Les 12 titres de cet album présentent une remarquable homogénéité. Nous avons affaire à une formation qui joue tous les soirs et ça s’entend. L’orchestre tourne parfaitement rond et on sent tous les musiciens complètement relax ! Il faut dire que Al Lirvat et quelques-uns de ses compères sont surtout connus comme spécialistes de la musique antillaise. Une musique qui, comme le jazz dont je parle ici, est faite pour la danse. D’ailleurs la notoriété d’Al Lirvat s’établira dans le cadre des béguines surtout à partir des années 60 jusqu’à son décès en 2007 [1].
J’espère que comme moi vous serez séduits par le dynamisme, le punch (normal pour des antillais …) de ces musiciens. Rien ne laisse indifférent, chaque soliste tire son épingle du jeu, le swing règne en maître, René James à la basse et Harold Smith à la batterie se révèlent tous les deux excellents.
Ecoutons-les dans Give Me Over The Cheat
On peut aussi l’entendre au saxophone soprano, dans Summertime, où plane l’ombre de Sidney Bechet et à la clarinette dans un style très fluide dans No Work Today et on regrette qu’il ne joue pas plus de ce noble instrument.
Al Lirvat fait preuve d’une grande musicalité dans un magnifique Don’t Blame Me plein de sensibilité.
On l’entend relativement peu comme soliste par ailleurs, mais ses interventions sont dans un style swinguant à la Trummy Young.
Childebert Mourinet au saxophone alto est doté d’une belle sonorité avec un léger growl et joue avec beaucoup de swing, de lyrisme et une grande inventivité mélodique.
Pierre Jean-Louis est un pianiste subtil aux harmonies audacieuses où l’influence de Thelonious Monk peut être parfois perçue ce qui ne l’empêche pas de swinguer fermement grâce à une attaque très jazz et un grand sens de la mélodie.
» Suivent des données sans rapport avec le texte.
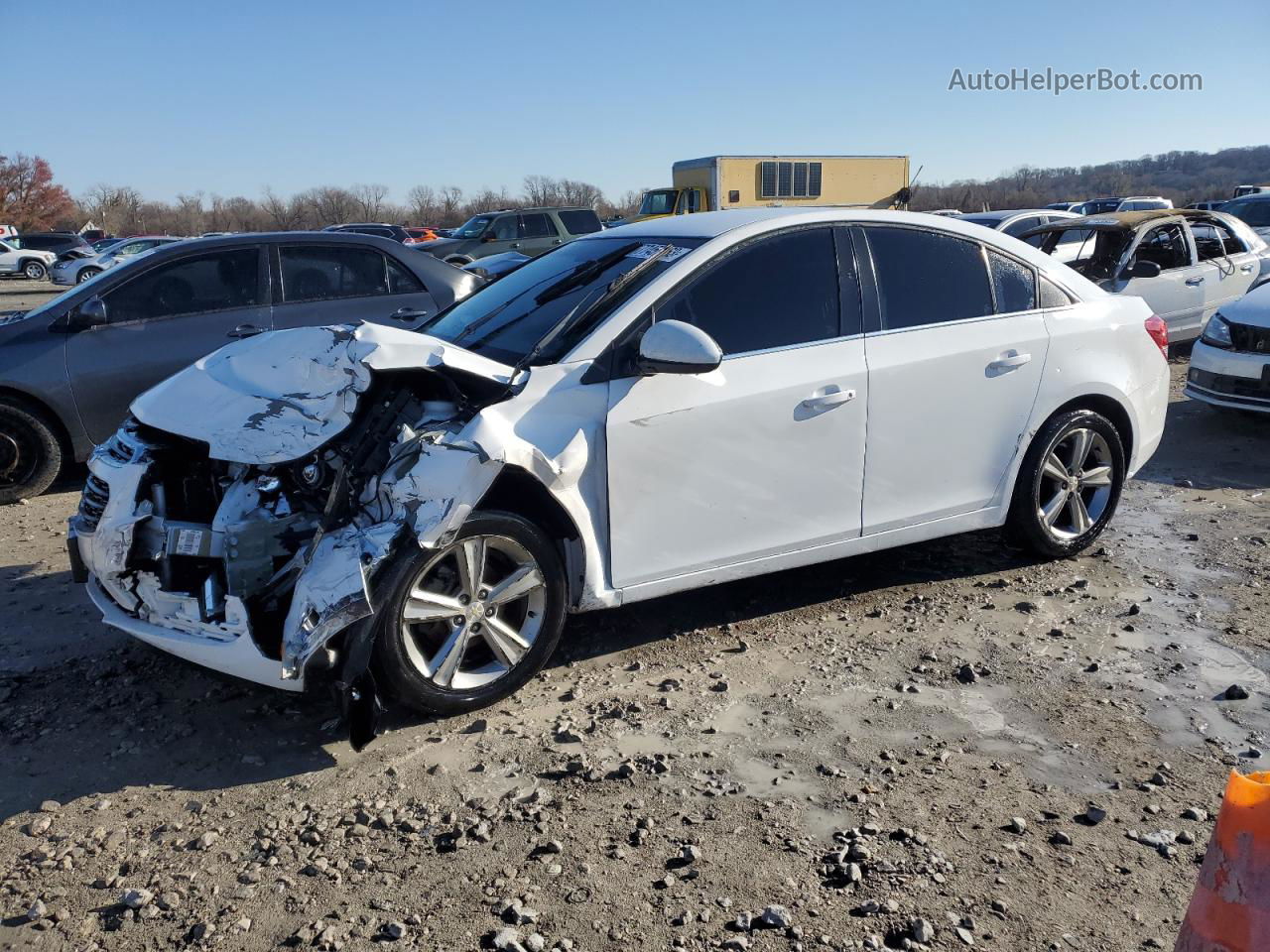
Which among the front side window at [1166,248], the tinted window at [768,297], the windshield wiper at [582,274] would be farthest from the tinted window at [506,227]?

Le reste de la section rythmique avec René James et Harold Smith est irréprochable soutenant parfaitement cette formation pleine de swing .
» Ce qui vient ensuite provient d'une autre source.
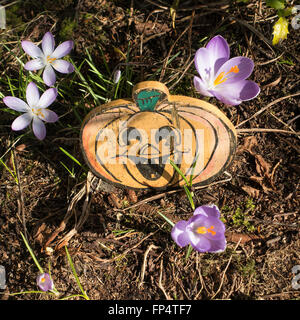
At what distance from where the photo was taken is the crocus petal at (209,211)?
1.06 m

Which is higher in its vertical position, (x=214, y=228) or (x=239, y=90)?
(x=239, y=90)

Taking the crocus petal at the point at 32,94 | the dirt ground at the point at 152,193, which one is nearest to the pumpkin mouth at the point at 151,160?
the dirt ground at the point at 152,193

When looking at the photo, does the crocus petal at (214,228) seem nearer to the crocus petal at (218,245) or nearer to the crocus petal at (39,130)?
Result: the crocus petal at (218,245)

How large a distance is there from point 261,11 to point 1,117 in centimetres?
126

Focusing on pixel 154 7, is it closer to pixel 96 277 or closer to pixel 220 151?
pixel 220 151

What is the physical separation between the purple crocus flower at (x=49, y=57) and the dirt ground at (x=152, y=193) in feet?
0.47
Ajoutons que l’orchestre joue d’excellents arrangements sans doute de Benny Waters, ce qui ne gâte rien.
On ne peut que s’étonner que des musiciens de cette classe soient passés à côté des radars. Certes Benny Waters n’est pas un inconnu, mais dans les revues de jazz de cette époque on ne trouve rien ou quasiment sur cet orchestre.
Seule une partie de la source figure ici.